Instructions for the task:
Any picture in the data below should be skipped, while every line is repeated exactly.

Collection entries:

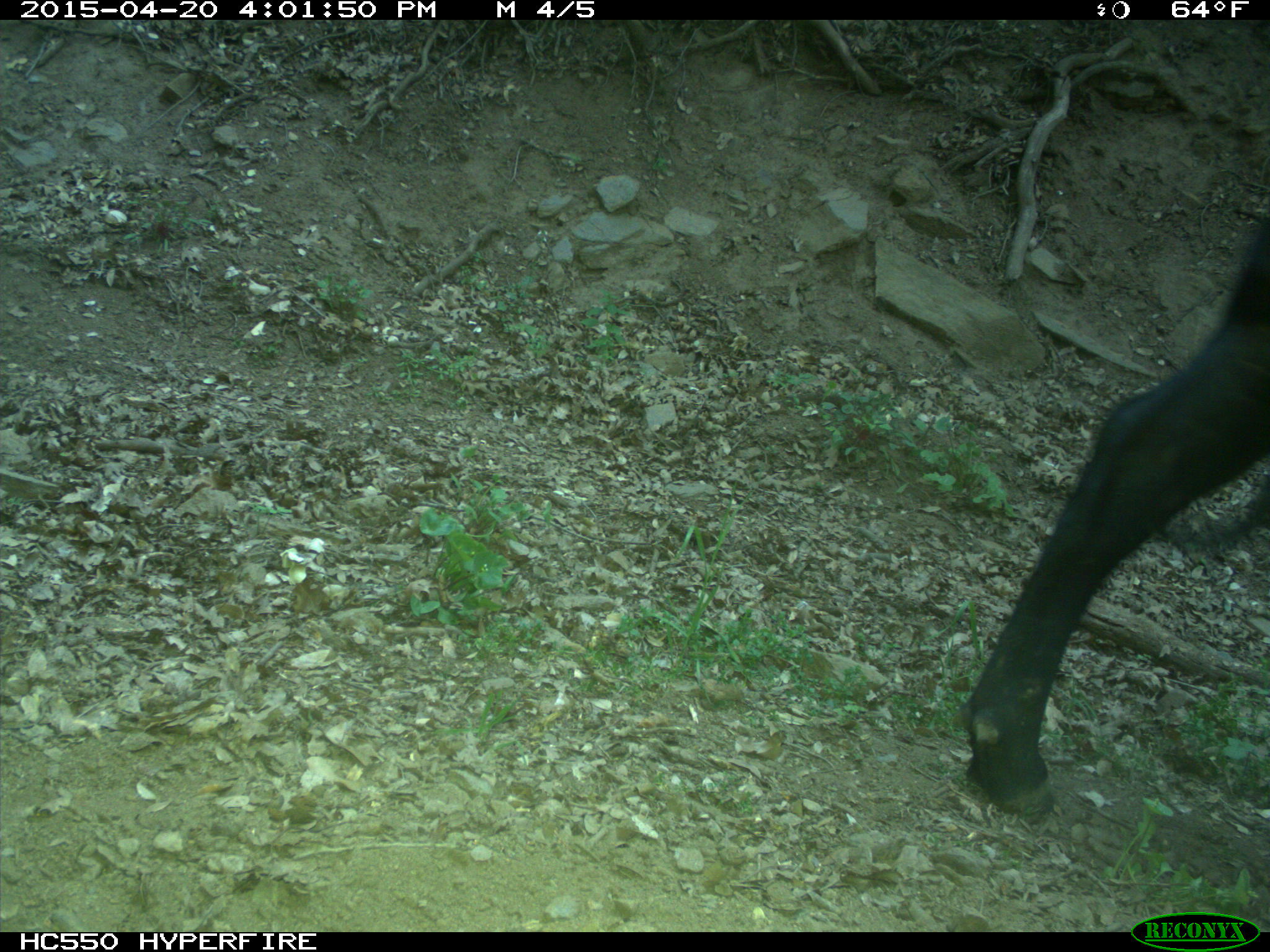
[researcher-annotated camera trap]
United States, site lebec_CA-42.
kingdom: Animalia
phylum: Chordata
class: Mammalia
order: Artiodactyla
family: Bovidae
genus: Bos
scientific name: Bos taurus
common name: domestic cow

Written reply:
[researcher-annotated camera trap]
United States, site lebec_CA-42.
kingdom: Animalia
phylum: Chordata
class: Mammalia
order: Artiodactyla
family: Bovidae
genus: Bos
scientific name: Bos taurus
common name: domestic cow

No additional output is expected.